* Problem requirements *
Quote the entries that follow exactly, leaving none out.

# Exercise inputs start

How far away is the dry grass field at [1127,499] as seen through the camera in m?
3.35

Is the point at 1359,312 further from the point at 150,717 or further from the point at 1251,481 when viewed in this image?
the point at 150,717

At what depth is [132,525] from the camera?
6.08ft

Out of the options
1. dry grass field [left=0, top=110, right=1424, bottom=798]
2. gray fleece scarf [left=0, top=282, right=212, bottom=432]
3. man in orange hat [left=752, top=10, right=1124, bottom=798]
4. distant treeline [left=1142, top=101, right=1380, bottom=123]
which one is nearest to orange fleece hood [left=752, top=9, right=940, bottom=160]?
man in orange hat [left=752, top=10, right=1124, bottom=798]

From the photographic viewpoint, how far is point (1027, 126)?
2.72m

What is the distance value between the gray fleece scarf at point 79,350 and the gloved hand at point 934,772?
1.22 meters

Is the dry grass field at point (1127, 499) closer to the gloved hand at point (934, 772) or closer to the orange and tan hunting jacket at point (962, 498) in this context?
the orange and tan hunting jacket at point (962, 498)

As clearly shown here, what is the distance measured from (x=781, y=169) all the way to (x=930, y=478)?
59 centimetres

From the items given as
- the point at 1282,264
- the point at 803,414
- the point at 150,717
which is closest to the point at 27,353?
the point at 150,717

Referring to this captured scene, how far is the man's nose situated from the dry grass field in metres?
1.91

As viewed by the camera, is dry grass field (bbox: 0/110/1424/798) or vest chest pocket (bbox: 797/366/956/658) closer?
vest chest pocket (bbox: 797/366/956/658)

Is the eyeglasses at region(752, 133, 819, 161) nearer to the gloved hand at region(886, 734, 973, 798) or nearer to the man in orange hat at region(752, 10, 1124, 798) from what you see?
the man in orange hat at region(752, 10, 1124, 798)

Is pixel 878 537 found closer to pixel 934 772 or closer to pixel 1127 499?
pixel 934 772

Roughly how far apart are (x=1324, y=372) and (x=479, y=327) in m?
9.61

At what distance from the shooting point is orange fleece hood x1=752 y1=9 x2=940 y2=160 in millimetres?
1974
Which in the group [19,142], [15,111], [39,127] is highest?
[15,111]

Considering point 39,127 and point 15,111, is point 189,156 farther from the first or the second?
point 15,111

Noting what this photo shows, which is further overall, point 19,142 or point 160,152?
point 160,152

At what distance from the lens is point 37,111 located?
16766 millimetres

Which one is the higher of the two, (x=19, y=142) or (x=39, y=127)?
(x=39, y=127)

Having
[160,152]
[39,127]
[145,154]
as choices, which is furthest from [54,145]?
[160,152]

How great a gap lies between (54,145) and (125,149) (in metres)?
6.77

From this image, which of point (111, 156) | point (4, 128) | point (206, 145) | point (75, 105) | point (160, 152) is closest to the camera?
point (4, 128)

# Exercise inputs end

* Response for this exercise *
How far away is the dry grass field at [1127,499] as seen through the camera in m?
3.35

Is the point at 1359,312 further from the point at 150,717 or further from the point at 1251,481 when viewed in this image?
the point at 150,717

At what depth is [132,525] from the camera?
6.08ft

Out of the options
1. dry grass field [left=0, top=110, right=1424, bottom=798]
2. gray fleece scarf [left=0, top=282, right=212, bottom=432]
3. man in orange hat [left=752, top=10, right=1124, bottom=798]
4. distant treeline [left=1142, top=101, right=1380, bottom=123]
which one is nearest to orange fleece hood [left=752, top=9, right=940, bottom=160]?
man in orange hat [left=752, top=10, right=1124, bottom=798]

From the photographic viewpoint, how far is point (1027, 126)?
2.72m

What is the distance value between the gray fleece scarf at point 79,350 and the gloved hand at point 934,772?
1.22 meters

Is the dry grass field at point (1127, 499) closer to the gloved hand at point (934, 772) or closer to the orange and tan hunting jacket at point (962, 498) in this context?
the orange and tan hunting jacket at point (962, 498)

As clearly shown here, what is the distance measured from (x=781, y=169) all the way to (x=930, y=478)?
59 centimetres

From the items given as
- the point at 1282,264
- the point at 803,414
- the point at 150,717
which is closest to the point at 27,353?
the point at 150,717

Referring to this captured scene, how far is the man's nose situated from the dry grass field in metres?
1.91

As viewed by the camera, is dry grass field (bbox: 0/110/1424/798) or vest chest pocket (bbox: 797/366/956/658) closer?
vest chest pocket (bbox: 797/366/956/658)

Is the eyeglasses at region(752, 133, 819, 161) nearer to the gloved hand at region(886, 734, 973, 798) or nearer to the man in orange hat at region(752, 10, 1124, 798) from what you see?
the man in orange hat at region(752, 10, 1124, 798)

Is pixel 878 537 found closer to pixel 934 772 or closer to pixel 1127 499?
pixel 934 772

Roughly how far apart are (x=1324, y=372) and (x=479, y=327) in m?
9.61

At what distance from the shooting point is orange fleece hood x1=752 y1=9 x2=940 y2=160 in millimetres?
1974
Which in the group [19,142], [15,111], [39,127] is highest?
[15,111]

Considering point 39,127 and point 15,111, is point 189,156 farther from the first or the second?
point 15,111

Noting what this photo shows, which is further overall, point 19,142 or point 160,152?
point 160,152

At what distance from the lens is point 37,111 located?
16766 millimetres

Which one is the higher of the two, (x=19, y=142) or (x=39, y=127)?
(x=39, y=127)

Having
[160,152]
[39,127]
[145,154]
as choices, which is furthest from [54,145]?
[160,152]

How great a gap lies between (54,145) and (125,149) (in metres)?
6.77

From this image, which of point (111, 156) | point (4, 128) | point (206, 145) | point (75, 105) | point (160, 152) is closest to the camera?
point (4, 128)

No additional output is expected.